Выведите полностью, без единого изменения, текст о критерии из трех вопросов для ходатайств о допросе свидетеля.

═══ ИСХОДНЫЙ ТЕКСТ ═══

Резюмируя Суд отметил, что "[е]сли ходатайство о допросе свидетеля со стороны подсудимого было подано в соответствии с внутригосударственным законодательством, то Суд, учитывая вышеизложенные соображения, формулирует следующий критерий, состоящий из трех вопросов:

1. Являлось ли ходатайство о допросе свидетеля достаточно обоснованным и имело ли оно отношение к предмету обвинения?

2. Рассмотрели ли внутригосударственные суды относимость этих показаний к делу, и привели ли они достаточные основания для своего решения об отказе в допросе свидетеля в суде?

3. Подрывало ли решение внутригосударственных судов об отказе в допросе свидетеля общую справедливость разбирательства?" (пункт 158 постановления).

Суд посчитал, что существующая прецедентная практика обеспечивает прочную основу для применения всех трех вопросов критерия, но считает целесообразным дать следующие рекомендации для рассмотрения дел в будущем.

Являлось ли ходатайство о допросе свидетеля достаточно
обоснованным и имело ли оно отношение к предмету обвинения?

Что касается первого элемента, то Суд отметил, что "в рамках критерия, выработанного в деле "Перна против Италии", вопрос о том, обосновал ли обвиняемый свое ходатайство о вызове свидетеля, решается со ссылкой на важность показаний этого лица для "установления истины". В то время как в некоторых делах, рассмотренных после дела "Перна против Италии", Суд рассматривал вопрос о том, были ли свидетельские показания значимыми для "установления истины", в других делах он рассматривал способность этих показаний повлиять на исход судебного разбирательства..., подтвердить алиби подсудимого..., привести к возможному оправданию... или, возможно, укрепить позицию стороны защиты или даже привести к оправданию заявителя... По-видимому, все вышеперечисленные стандарты объединяет относимость свидетельских показаний к предмету обвинения и их способность повлиять на исход разбирательства. В свете развития прецедентной практики Суда по статье 6 Конвенции Суд [посчитал] необходимым прояснить этот стандарт, включив в сферу его применения не только ходатайства стороны защиты о вызове свидетелей, способных повлиять на исход судебного разбирательства, но и также других свидетелей, которые, как можно разумно ожидать, укрепят позицию защиты" (пункт 160 постановления).

═══ ПРЕДСТАВЛЕННЫЕ ДАННЫЕ ═══

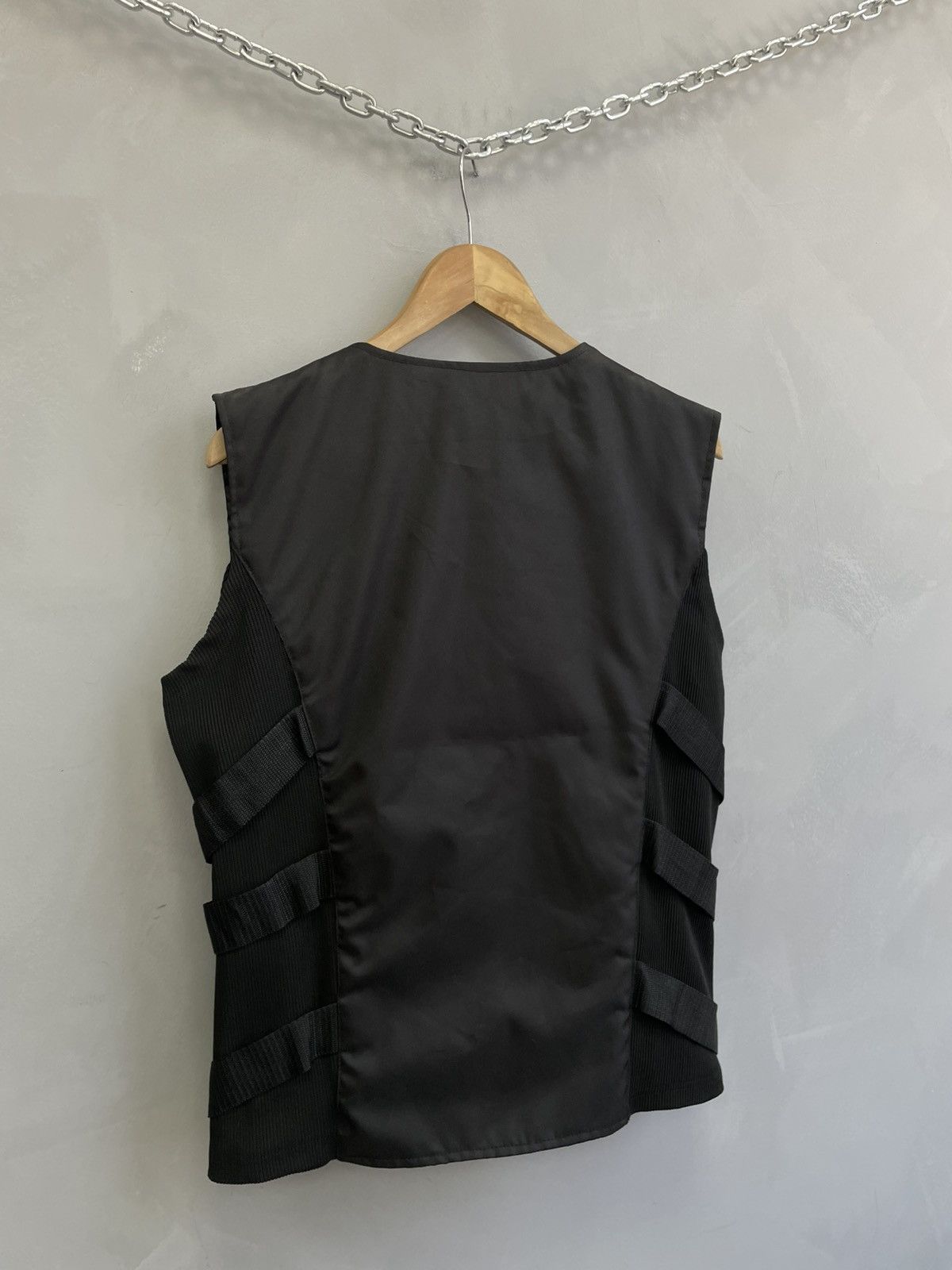 Le Grande Bleu (L.G.B.) Hype tactical bondage hysteric glamour style gothic vest Size US M / EU 48-50 / 2 - 6 Thumbnail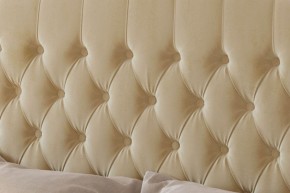 Кровать Берлин с ПМ 2000 (экокожа бежевая) в Урае - uray.ok-mebel.com | фото 3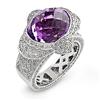 Image 1 : Genuine 9.83 ctw Diamond & Amethyst Ladies Ring  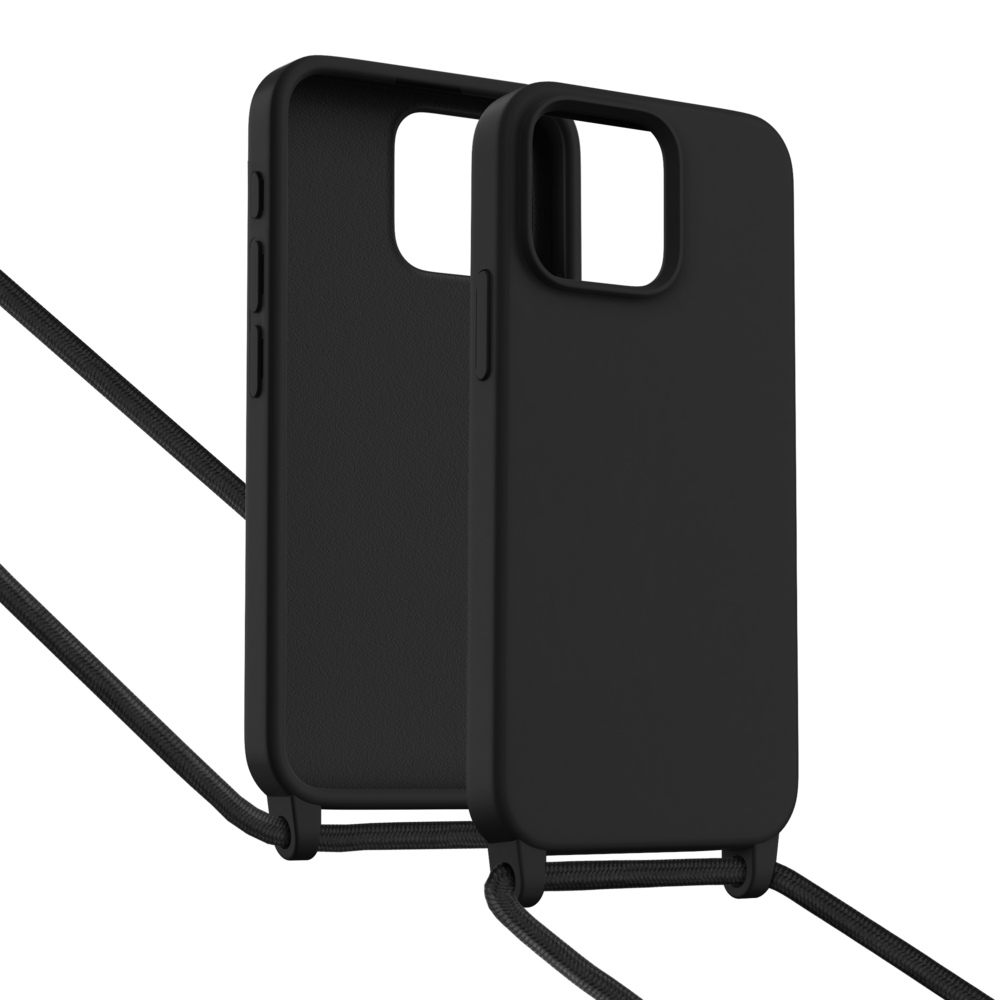 ShieldCase® ShieldCase iPhone 13 Pro hoesje met telefoonkoord (zwart) ShieldCase® ShieldCase iPhone 13 Pro hoesje met telefoonkoord (zwart)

═══

== ОТВЕТ ==
Резюмируя Суд отметил, что "[е]сли ходатайство о допросе свидетеля со стороны подсудимого было подано в соответствии с внутригосударственным законодательством, то Суд, учитывая вышеизложенные соображения, формулирует следующий критерий, состоящий из трех вопросов:

1. Являлось ли ходатайство о допросе свидетеля достаточно обоснованным и имело ли оно отношение к предмету обвинения?

2. Рассмотрели ли внутригосударственные суды относимость этих показаний к делу, и привели ли они достаточные основания для своего решения об отказе в допросе свидетеля в суде?

3. Подрывало ли решение внутригосударственных судов об отказе в допросе свидетеля общую справедливость разбирательства?" (пункт 158 постановления).

Суд посчитал, что существующая прецедентная практика обеспечивает прочную основу для применения всех трех вопросов критерия, но считает целесообразным дать следующие рекомендации для рассмотрения дел в будущем.

Являлось ли ходатайство о допросе свидетеля достаточно
обоснованным и имело ли оно отношение к предмету обвинения?

Что касается первого элемента, то Суд отметил, что "в рамках критерия, выработанного в деле "Перна против Италии", вопрос о том, обосновал ли обвиняемый свое ходатайство о вызове свидетеля, решается со ссылкой на важность показаний этого лица для "установления истины". В то время как в некоторых делах, рассмотренных после дела "Перна против Италии", Суд рассматривал вопрос о том, были ли свидетельские показания значимыми для "установления истины", в других делах он рассматривал способность этих показаний повлиять на исход судебного разбирательства..., подтвердить алиби подсудимого..., привести к возможному оправданию... или, возможно, укрепить позицию стороны защиты или даже привести к оправданию заявителя... По-видимому, все вышеперечисленные стандарты объединяет относимость свидетельских показаний к предмету обвинения и их способность повлиять на исход разбирательства. В свете развития прецедентной практики Суда по статье 6 Конвенции Суд [посчитал] необходимым прояснить этот стандарт, включив в сферу его применения не только ходатайства стороны защиты о вызове свидетелей, способных повлиять на исход судебного разбирательства, но и также других свидетелей, которые, как можно разумно ожидать, укрепят позицию защиты" (пункт 160 постановления).